◆ WHAT THIS TASK INVOLVES ◆
Set down every entry once more, character for character.

◆ RECORDED DATA ◆
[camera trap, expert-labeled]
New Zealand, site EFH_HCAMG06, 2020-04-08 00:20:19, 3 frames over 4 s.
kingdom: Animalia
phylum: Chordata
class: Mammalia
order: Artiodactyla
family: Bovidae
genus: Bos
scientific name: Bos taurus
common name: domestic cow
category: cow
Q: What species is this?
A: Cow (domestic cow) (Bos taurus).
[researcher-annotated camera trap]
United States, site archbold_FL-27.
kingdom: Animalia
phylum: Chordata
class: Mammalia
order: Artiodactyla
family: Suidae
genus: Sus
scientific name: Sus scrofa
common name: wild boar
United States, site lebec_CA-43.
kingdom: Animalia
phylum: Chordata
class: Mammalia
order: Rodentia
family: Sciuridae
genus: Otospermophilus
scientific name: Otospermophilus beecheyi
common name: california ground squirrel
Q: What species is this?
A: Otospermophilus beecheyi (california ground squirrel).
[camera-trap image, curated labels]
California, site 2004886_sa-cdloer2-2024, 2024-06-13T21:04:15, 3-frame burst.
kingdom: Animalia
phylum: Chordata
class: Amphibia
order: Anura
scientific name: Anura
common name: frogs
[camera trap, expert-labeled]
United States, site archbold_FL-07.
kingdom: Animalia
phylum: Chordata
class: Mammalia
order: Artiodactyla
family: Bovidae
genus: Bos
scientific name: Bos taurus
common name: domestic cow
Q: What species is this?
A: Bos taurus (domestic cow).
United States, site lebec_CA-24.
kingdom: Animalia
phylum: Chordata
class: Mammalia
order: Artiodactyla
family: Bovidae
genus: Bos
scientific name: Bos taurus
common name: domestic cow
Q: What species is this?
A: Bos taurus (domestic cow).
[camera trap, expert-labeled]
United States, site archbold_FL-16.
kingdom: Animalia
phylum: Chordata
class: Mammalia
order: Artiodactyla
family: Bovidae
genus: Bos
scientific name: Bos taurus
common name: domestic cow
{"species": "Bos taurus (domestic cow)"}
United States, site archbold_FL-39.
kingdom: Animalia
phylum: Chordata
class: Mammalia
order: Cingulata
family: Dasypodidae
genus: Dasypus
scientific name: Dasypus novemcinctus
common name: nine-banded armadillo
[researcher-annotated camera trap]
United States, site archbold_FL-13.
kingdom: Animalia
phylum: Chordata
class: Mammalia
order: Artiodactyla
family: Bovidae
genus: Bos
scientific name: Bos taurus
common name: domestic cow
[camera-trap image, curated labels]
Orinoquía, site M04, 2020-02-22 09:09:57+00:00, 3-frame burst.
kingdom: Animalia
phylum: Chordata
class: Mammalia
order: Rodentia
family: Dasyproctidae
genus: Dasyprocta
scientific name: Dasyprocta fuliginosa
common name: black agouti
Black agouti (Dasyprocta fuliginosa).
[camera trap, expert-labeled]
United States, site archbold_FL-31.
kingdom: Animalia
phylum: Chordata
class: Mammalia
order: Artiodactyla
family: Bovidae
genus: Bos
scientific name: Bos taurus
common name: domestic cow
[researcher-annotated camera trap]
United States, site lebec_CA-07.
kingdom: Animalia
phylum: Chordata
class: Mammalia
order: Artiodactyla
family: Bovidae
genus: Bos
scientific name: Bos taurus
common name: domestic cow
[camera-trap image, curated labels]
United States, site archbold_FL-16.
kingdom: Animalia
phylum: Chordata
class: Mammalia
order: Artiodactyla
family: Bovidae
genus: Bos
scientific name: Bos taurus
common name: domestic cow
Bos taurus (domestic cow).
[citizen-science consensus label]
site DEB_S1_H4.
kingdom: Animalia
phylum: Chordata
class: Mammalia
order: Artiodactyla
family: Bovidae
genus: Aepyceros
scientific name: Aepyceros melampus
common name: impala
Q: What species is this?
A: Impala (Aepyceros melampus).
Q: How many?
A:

◆ ANSWER FOR THIS EXERCISE ◆
[camera trap, expert-labeled]
New Zealand, site EFH_HCAMG06, 2020-04-08 00:20:19, 3 frames over 4 s.
kingdom: Animalia
phylum: Chordata
class: Mammalia
order: Artiodactyla
family: Bovidae
genus: Bos
scientific name: Bos taurus
common name: domestic cow
category: cow
Q: What species is this?
A: Cow (domestic cow) (Bos taurus).
[researcher-annotated camera trap]
United States, site archbold_FL-27.
kingdom: Animalia
phylum: Chordata
class: Mammalia
order: Artiodactyla
family: Suidae
genus: Sus
scientific name: Sus scrofa
common name: wild boar
United States, site lebec_CA-43.
kingdom: Animalia
phylum: Chordata
class: Mammalia
order: Rodentia
family: Sciuridae
genus: Otospermophilus
scientific name: Otospermophilus beecheyi
common name: california ground squirrel
Q: What species is this?
A: Otospermophilus beecheyi (california ground squirrel).
[camera-trap image, curated labels]
California, site 2004886_sa-cdloer2-2024, 2024-06-13T21:04:15, 3-frame burst.
kingdom: Animalia
phylum: Chordata
class: Amphibia
order: Anura
scientific name: Anura
common name: frogs
[camera trap, expert-labeled]
United States, site archbold_FL-07.
kingdom: Animalia
phylum: Chordata
class: Mammalia
order: Artiodactyla
family: Bovidae
genus: Bos
scientific name: Bos taurus
common name: domestic cow
Q: What species is this?
A: Bos taurus (domestic cow).
United States, site lebec_CA-24.
kingdom: Animalia
phylum: Chordata
class: Mammalia
order: Artiodactyla
family: Bovidae
genus: Bos
scientific name: Bos taurus
common name: domestic cow
Q: What species is this?
A: Bos taurus (domestic cow).
[camera trap, expert-labeled]
United States, site archbold_FL-16.
kingdom: Animalia
phylum: Chordata
class: Mammalia
order: Artiodactyla
family: Bovidae
genus: Bos
scientific name: Bos taurus
common name: domestic cow
{"species": "Bos taurus (domestic cow)"}
United States, site archbold_FL-39.
kingdom: Animalia
phylum: Chordata
class: Mammalia
order: Cingulata
family: Dasypodidae
genus: Dasypus
scientific name: Dasypus novemcinctus
common name: nine-banded armadillo
[researcher-annotated camera trap]
United States, site archbold_FL-13.
kingdom: Animalia
phylum: Chordata
class: Mammalia
order: Artiodactyla
family: Bovidae
genus: Bos
scientific name: Bos taurus
common name: domestic cow
[camera-trap image, curated labels]
Orinoquía, site M04, 2020-02-22 09:09:57+00:00, 3-frame burst.
kingdom: Animalia
phylum: Chordata
class: Mammalia
order: Rodentia
family: Dasyproctidae
genus: Dasyprocta
scientific name: Dasyprocta fuliginosa
common name: black agouti
Black agouti (Dasyprocta fuliginosa).
[camera trap, expert-labeled]
United States, site archbold_FL-31.
kingdom: Animalia
phylum: Chordata
class: Mammalia
order: Artiodactyla
family: Bovidae
genus: Bos
scientific name: Bos taurus
common name: domestic cow
[researcher-annotated camera trap]
United States, site lebec_CA-07.
kingdom: Animalia
phylum: Chordata
class: Mammalia
order: Artiodactyla
family: Bovidae
genus: Bos
scientific name: Bos taurus
common name: domestic cow
[camera-trap image, curated labels]
United States, site archbold_FL-16.
kingdom: Animalia
phylum: Chordata
class: Mammalia
order: Artiodactyla
family: Bovidae
genus: Bos
scientific name: Bos taurus
common name: domestic cow
Bos taurus (domestic cow).
[citizen-science consensus label]
site DEB_S1_H4.
kingdom: Animalia
phylum: Chordata
class: Mammalia
order: Artiodactyla
family: Bovidae
genus: Aepyceros
scientific name: Aepyceros melampus
common name: impala
Q: What species is this?
A: Impala (Aepyceros melampus).
Q: How many?
A:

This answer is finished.